## Begin Data lines

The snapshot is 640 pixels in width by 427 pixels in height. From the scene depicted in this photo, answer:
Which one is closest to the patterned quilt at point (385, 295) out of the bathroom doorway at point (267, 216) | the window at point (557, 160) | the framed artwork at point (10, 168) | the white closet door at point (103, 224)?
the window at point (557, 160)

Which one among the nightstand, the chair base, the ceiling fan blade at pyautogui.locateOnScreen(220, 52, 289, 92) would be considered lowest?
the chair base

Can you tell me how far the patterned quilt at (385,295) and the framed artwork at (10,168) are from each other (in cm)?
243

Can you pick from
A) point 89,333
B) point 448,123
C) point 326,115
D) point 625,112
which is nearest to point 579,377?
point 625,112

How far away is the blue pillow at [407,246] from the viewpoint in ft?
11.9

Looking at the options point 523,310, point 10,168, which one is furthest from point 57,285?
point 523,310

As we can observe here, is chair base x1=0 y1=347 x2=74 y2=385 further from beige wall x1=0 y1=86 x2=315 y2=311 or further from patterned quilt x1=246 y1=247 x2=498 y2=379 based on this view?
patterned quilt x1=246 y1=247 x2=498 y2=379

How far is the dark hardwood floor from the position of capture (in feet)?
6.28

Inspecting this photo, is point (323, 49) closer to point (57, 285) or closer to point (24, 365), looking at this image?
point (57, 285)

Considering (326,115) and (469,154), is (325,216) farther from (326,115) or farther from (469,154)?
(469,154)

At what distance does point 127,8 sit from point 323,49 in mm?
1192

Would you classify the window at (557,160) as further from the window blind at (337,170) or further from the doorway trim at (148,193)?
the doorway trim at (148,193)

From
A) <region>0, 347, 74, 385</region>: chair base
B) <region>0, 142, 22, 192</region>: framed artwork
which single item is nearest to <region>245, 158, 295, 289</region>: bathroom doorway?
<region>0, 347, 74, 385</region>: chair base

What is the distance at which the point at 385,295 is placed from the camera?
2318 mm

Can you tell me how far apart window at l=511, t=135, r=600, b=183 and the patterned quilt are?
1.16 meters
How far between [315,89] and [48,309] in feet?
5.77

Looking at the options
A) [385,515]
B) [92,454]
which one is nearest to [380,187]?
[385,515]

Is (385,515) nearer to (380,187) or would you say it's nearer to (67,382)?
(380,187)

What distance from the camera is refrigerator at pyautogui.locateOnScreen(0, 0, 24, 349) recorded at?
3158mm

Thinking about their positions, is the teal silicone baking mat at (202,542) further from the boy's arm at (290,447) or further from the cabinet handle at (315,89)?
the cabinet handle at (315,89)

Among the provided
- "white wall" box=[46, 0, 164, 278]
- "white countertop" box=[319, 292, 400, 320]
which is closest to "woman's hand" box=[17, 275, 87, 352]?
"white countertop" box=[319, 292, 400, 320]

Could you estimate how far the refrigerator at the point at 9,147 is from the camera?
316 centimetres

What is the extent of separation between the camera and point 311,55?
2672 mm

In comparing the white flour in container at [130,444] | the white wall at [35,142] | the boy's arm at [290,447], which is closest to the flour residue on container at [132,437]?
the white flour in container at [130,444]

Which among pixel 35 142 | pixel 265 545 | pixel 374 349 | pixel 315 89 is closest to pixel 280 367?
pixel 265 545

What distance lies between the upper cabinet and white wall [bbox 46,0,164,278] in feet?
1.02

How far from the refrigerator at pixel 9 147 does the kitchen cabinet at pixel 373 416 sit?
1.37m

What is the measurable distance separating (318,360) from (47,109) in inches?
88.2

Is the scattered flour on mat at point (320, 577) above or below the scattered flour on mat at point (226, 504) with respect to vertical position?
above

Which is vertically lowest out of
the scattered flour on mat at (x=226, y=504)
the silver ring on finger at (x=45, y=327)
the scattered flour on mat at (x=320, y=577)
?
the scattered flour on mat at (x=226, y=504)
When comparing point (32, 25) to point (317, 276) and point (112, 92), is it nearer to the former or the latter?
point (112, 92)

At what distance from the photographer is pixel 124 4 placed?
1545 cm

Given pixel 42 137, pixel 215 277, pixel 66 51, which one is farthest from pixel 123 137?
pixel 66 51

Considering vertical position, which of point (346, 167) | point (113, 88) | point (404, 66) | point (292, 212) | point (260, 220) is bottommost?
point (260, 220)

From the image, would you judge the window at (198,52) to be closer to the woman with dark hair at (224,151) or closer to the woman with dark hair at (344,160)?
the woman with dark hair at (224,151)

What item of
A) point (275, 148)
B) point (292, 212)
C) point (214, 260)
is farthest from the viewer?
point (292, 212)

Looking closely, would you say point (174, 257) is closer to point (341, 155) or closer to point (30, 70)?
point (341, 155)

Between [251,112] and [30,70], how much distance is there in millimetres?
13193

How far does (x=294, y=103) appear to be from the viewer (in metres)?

## End Data lines

## What to produce
Could you rewrite the data as a numbered list, starting at the line that contains "What is the measurable" and ending at the end of the data, with blank lines dropped?

## Solution to this exercise
1. What is the measurable distance separating (318,360) from (47,109) in inches?
2. 88.2
3. Is the scattered flour on mat at point (320, 577) above or below the scattered flour on mat at point (226, 504) with respect to vertical position?
4. above
5. Which is vertically lowest out of
6. the scattered flour on mat at (x=226, y=504)
7. the silver ring on finger at (x=45, y=327)
8. the scattered flour on mat at (x=320, y=577)
9. ?
10. the scattered flour on mat at (x=226, y=504)
11. When comparing point (32, 25) to point (317, 276) and point (112, 92), is it nearer to the former or the latter?
12. point (112, 92)
13. At what distance from the photographer is pixel 124 4 placed?
14. 1545 cm
15. Given pixel 42 137, pixel 215 277, pixel 66 51, which one is farthest from pixel 123 137?
16. pixel 66 51
17. Considering vertical position, which of point (346, 167) | point (113, 88) | point (404, 66) | point (292, 212) | point (260, 220) is bottommost?
18. point (260, 220)
19. From the image, would you judge the window at (198,52) to be closer to the woman with dark hair at (224,151) or closer to the woman with dark hair at (344,160)?
20. the woman with dark hair at (224,151)
21. What item of
22. A) point (275, 148)
23. B) point (292, 212)
24. C) point (214, 260)
25. is farthest from the viewer?
26. point (292, 212)
27. Looking closely, would you say point (174, 257) is closer to point (341, 155) or closer to point (30, 70)?
28. point (341, 155)
29. Between [251,112] and [30,70], how much distance is there in millimetres?
30. 13193
31. How far does (x=294, y=103) appear to be from the viewer (in metres)?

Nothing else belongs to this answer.